J’aime beaucoup cette phrase de Walter Badet : « Quand tout va bien, tout va bien, tu t’occuperas de ce qui ne va pas quand ça n’ira pas ». Je la trouve à la fois simple, claire et imagée. Car combien de cavaliers, que ce soit en selle ou à pied, entretiennent le mouvement, portent leur cheval… Moi la première si je ne fais pas attention.
Pourquoi ? Car nous avons peur ! Peur qu’il repasse au trot ou au pas, peur qu’il n’aille pas dans la direction souhaitée, peur qu’il se déconnecte… Alors par peur de quelque chose qui pourrait potentiellement arriver, nous anticipons « au cas où », nous voulons garder le contrôle… Et souvent, nous faisons pareil dans la vie : par peur que notre partenaire nous quitte, que notre amie ne nous aime plus, que quelqu’un nous vole ou nous trahisse, qu’une pénurie arrive ou quoi que ce soit d’autres : nous anticipons ou cherchons à garder le contrôle sur nos proches et notre environnement : « au cas où ». Sauf que personne ne connaît l’avenir et peut-être que ce qui nous fait peur n’arrivera jamais. Alors avons-nous du temps et de l’énergie à perdre pour contrôler et tenter d’empêcher quelque chose d’arriver alors que peut-être, elle n’arrivera jamais ? Et n’est-ce pas usant pour notre entourage ?
Pour nos chevaux, non seulement, cela ne doit pas être agréable de se faire « porter » à chaque foulée, que ce soit avec des coups de talon dans le ventre ou des coups de stick sur le sol, mais cela n’est pas compréhensible. Dire à un cheval qui trotte : « trotte, trotte, trotte… », que cela peut-il signifier pour lui ? Comment peut-il comprendre une demande alors qu’il fait déjà le mouvement ? Nous pourrions imaginer sa réaction : « Ba qu’est-ce que tu veux de plus ? Je trotte déjà ! ».
Ne pas rester sur son dos !
Je prends souvent l’image d’un enfant à qui on demande de ranger sa chambre. Lorsqu’il se met à la ranger, vous imaginez-vous derrière son épaule à lui dire toutes les secondes : « range ta chambre, range ta chambre, range ta chambre… » ? Très agaçant pour lui et fatigant pour vous.

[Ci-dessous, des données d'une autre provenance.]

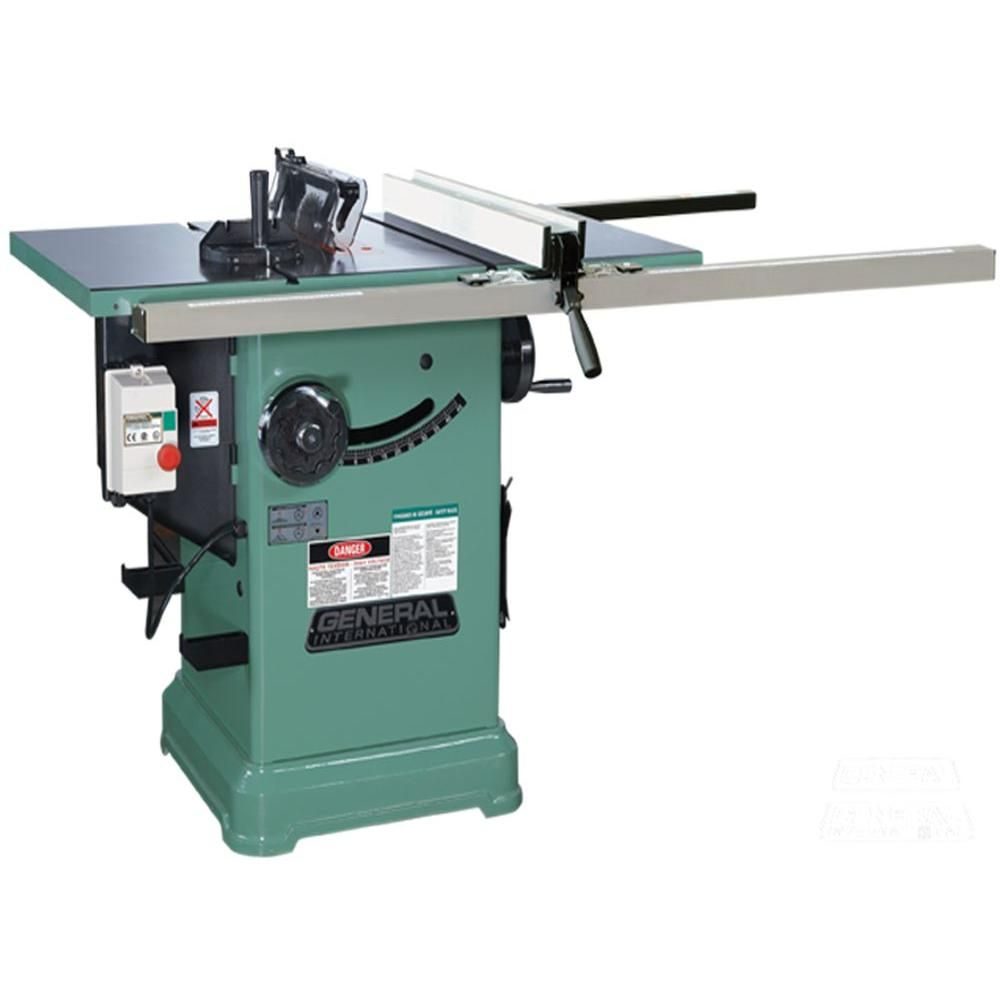 General International 10 in. 3 HP Cabinet Saw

D’ailleurs, quand je le fais à mes élèves ou mes stagiaires, ils rigolent car c’est très vite insupportable.
« Quand tout va bien, tout va bien » : si le cheval trotte alors que vous lui avez demandé de trotter, que votre enfant range sa chambre alors que vous lui avez demandé, pourquoi continuer à lui demander : laissez-le prendre ses responsabilités.

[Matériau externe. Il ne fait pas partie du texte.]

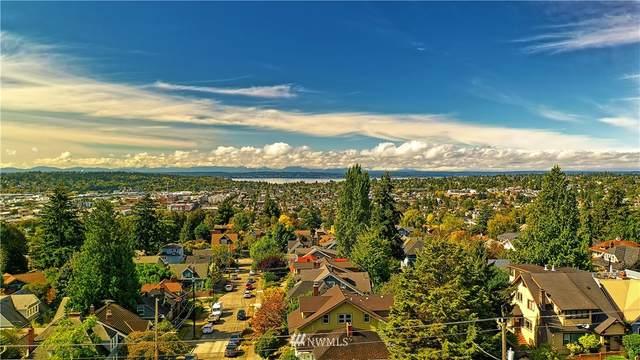 5801 Phinney Avenue N #401, Seattle, WA 98103 (#1686861) :: Pacific Partners @ Greene Realty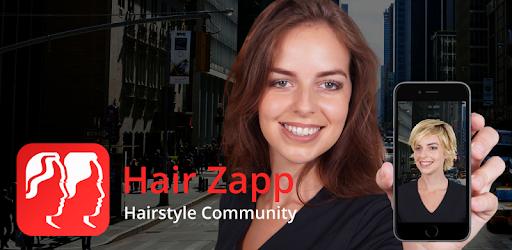 Hair Zapp Apps On Google Play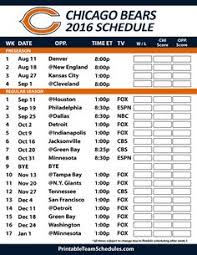 Chicago Bears Depth Chart 2018 7 Best Chicago Bears Schedule Images Chicago Bears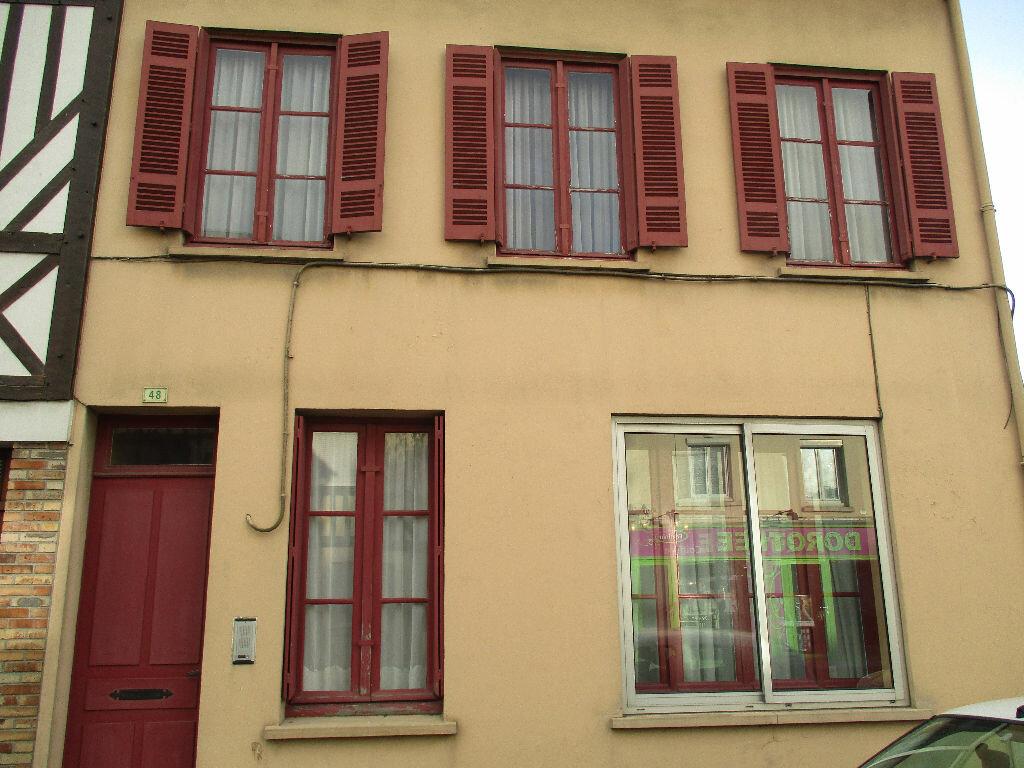 Achat Maison 7 pièces à Beuzeville - vignette-1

Mais attention, cela ne veut pas dire baisser complètement la garde. Vous pouvez surveiller d’un coin de l’œil, être attentif, concentré, dans le moment présent pour pouvoir réagir si le cheval repasse au pas, si votre enfant arrête de ranger sa chambre. Et alors, vous pourrez lui redemander. Mais laissez-le faire l’erreur (même si je n’aime pas ce mot dans ce contexte). Vous vous dites peut-être : « oui mais si je fais ça et qu’il repasse sans arrêt au pas, c’est énervant / frustrant / pas pratique ». Bien sûr ! L’idée est de rendre suffisamment inconfortable le passage au pas pour que le cheval choisisse de rester au trot. Et cela se décline pour n’importe quelle demande. C’est ainsi que nous aurons des chevaux qui se responsabilisent, que nous ne devons pas porter et qui seront à l’écoute de nos demandes.
Car en leur répétant toutes les secondes : « trotte, trotte, trotte… », nous créons un bruit de fond qu’il va ignorer vu que cela ne veut rien dire pour lui (il trotte déjà) et petit à petit, il va apprendre que la majorité du temps, nous parlons sans qu’il ait besoin de nous écouter. Alors que si nous chuchotons à chaque demande tout en étant assez ferme sur le fait qu’il écoute et réponde (toujours avec bienveillance évidemment), il va devoir être très attentif à nous.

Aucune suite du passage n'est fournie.